▶ _PROBLEM DETAILS_
Please list the header lines that appear above the body of the email message below: the subject, sender name, email address, and date.

▶ _EXCERPTED TEXT_
** begin **
Monomorphize, was: Re: Proposal for generalized function partition in List-library
John Meacham
john@repetae.net
Fri, 18 May 2001 12:32:11 -0700
this is interesting, could someone give an example of how polymorphic
recursion would disallow specialization of a function?
i mean, it seems to me that even if you had recursion, you still have to
actually call the function at some point with some real type and at that
point you can decide whether to use the specialized version or not.
One of the main things i was hopeing was that the seperate 'generic' and
'concrete' functions in the Prelude could be dumped for just the generic
ones. the compiler should be able to optimize for the common cases of
Nums being Ints and whatnot. (with the help of some pragma annotations.)
** end **
(Some records)
** begin **
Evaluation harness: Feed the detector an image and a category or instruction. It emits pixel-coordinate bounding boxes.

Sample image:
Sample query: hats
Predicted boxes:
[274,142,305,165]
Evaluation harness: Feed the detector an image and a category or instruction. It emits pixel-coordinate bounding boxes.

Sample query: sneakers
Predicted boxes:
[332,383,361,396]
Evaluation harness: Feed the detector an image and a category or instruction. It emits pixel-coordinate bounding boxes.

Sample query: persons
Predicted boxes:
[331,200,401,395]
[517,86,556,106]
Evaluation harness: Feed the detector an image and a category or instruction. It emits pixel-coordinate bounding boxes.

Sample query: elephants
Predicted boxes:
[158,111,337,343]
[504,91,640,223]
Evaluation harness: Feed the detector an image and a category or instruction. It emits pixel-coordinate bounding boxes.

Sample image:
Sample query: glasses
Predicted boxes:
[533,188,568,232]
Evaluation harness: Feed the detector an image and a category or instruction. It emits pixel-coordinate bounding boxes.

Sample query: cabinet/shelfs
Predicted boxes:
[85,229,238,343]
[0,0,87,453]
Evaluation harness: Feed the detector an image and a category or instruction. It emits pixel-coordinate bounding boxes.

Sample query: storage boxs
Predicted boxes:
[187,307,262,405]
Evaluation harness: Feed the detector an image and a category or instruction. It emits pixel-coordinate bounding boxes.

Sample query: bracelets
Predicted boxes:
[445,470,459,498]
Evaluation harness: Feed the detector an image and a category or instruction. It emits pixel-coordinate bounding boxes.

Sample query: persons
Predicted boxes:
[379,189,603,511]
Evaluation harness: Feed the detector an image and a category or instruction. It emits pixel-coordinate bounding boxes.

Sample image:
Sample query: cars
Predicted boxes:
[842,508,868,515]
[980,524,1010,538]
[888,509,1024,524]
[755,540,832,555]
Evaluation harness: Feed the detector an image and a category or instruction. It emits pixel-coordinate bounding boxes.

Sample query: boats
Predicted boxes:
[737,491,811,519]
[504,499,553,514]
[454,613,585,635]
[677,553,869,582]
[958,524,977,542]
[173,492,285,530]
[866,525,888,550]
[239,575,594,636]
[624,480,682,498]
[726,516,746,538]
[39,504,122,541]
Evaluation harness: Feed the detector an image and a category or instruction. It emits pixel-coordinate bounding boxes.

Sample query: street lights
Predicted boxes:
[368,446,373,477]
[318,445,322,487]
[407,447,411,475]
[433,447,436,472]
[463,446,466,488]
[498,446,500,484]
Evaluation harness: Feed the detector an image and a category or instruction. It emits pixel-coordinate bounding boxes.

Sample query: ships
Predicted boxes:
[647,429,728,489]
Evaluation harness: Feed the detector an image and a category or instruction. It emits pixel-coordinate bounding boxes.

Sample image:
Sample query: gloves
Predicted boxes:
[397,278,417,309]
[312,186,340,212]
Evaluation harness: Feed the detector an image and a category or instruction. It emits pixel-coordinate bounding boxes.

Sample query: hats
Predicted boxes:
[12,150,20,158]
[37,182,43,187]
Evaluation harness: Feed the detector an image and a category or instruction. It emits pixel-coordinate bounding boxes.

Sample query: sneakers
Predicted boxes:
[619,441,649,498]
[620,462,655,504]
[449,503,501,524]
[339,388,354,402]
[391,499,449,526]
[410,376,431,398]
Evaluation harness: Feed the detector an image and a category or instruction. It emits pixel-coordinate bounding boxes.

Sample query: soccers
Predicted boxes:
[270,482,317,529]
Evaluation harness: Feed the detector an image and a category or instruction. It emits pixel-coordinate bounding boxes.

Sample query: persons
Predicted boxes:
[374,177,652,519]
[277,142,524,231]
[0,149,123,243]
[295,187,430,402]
** end **
▶ _WRITTEN ANSWER_
- Subject: Monomorphize, was: Re: Proposal for generalized function partition in List-library
- Sender name: John Meacham
- Email address: john@repetae.net
- Date: Fri, 18 May 2001 12:32:11 -0700